Sound waves have negligible effects on low-speed flows such as this, but lead to severe time-step restrictions for numerical integration in direct numerical simulation. Marc and his colleagues have developed a particularly robust discretization for variable-density low Mach number flows. They are implemented within a block-structured adaptive mesh refinement framework that operates on distributed-memory parallel hardware.

A 2-D fuel consumption contour plot. The fuel consumption peaks at the flame surface. The second image zooms-in on the flame surface where the grid is most refined and the action takes place. The streamlines in the zoomed plot show local advection near the surface. Three normals are drawn perpendicular to the flame and extract fluid and chemical properties. The flame consumption rate along the normals is plotted in the upper XY plot. The goal is to understand exactly what the flame is doing, and how turbulence affects the combustion process. Gathering these types of statistics is a crucial aspect of Marc's investigation. "The ability to easily make a wide variety of plots, from contours to vectors, to streamlines, to XY-plots is invaluable," he noted.
Tecplot
Marc has been using Tecplot since Version 7.5. He uses Tecplot's full range of capabilities including iso-surfaces, slices, contours, velocity arrows, and streamtraces. He works with XY, 2- and 3-D data, as well as derived data that grows to much larger dimensions.

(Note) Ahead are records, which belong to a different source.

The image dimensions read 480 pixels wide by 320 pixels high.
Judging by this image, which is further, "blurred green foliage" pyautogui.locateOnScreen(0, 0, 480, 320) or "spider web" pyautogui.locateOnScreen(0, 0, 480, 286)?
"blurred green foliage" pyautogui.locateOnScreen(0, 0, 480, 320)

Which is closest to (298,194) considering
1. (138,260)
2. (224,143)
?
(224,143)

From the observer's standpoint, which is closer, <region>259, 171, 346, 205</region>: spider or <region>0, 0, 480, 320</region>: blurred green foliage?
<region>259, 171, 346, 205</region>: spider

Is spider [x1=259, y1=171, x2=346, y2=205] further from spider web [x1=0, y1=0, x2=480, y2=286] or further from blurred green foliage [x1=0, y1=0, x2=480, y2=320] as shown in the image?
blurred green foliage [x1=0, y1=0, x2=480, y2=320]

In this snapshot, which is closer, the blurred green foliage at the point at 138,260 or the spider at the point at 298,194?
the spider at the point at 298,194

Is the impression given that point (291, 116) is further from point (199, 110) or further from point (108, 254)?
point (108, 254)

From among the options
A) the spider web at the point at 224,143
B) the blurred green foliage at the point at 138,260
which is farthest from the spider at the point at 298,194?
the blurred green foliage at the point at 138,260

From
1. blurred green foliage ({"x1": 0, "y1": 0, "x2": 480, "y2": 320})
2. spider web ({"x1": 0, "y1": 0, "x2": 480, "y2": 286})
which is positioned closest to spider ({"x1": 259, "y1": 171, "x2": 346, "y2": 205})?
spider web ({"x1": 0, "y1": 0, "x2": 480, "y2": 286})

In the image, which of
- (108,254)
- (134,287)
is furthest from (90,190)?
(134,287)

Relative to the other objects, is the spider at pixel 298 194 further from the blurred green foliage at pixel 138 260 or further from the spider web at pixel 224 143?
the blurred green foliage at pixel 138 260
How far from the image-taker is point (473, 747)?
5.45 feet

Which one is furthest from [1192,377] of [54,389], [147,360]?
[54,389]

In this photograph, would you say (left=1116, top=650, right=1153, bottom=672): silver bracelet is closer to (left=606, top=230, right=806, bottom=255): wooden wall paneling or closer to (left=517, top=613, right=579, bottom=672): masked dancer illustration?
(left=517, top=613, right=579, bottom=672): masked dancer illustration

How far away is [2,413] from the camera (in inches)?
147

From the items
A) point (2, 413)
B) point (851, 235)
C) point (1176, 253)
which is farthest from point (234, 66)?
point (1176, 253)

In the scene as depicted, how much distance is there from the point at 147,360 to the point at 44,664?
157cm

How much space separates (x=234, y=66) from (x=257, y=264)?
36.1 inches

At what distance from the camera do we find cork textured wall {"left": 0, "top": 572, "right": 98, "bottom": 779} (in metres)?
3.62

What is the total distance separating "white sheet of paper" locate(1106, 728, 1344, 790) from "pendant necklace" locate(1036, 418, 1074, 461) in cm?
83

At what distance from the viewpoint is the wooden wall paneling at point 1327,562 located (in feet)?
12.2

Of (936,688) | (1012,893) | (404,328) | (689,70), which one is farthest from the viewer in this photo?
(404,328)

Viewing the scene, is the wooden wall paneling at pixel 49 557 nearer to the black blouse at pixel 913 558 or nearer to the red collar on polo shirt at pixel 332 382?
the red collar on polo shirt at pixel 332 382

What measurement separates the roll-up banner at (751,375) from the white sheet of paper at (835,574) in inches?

According to Marc, Tecplot's three greatest strengths as it relates to his work are:
- Flexibility and painless data input/output.
- Easily adjusting details like axes and fonts — then saving, reusing and adjusting these attributes for quick viewing or publication-quality output.
- Tecplot's continually evolving list of capabilities.
Prior to Tecplot, Marc relied on internal visualization tools. For 3-D, this was limited to volume visualization and contour slices. For routine plotting, he typically used PV-Wave, Mathematica, or free software like xmgrace.
Marc adds, "There are a few tools that approach Tecplot for its flexibility and ease of use. However, the ones I've used inevitably go down the road of trying to be a programming or mathematical analysis tools. The data visualization aspect takes back seat...Tecplot focuses on visualization and data extraction."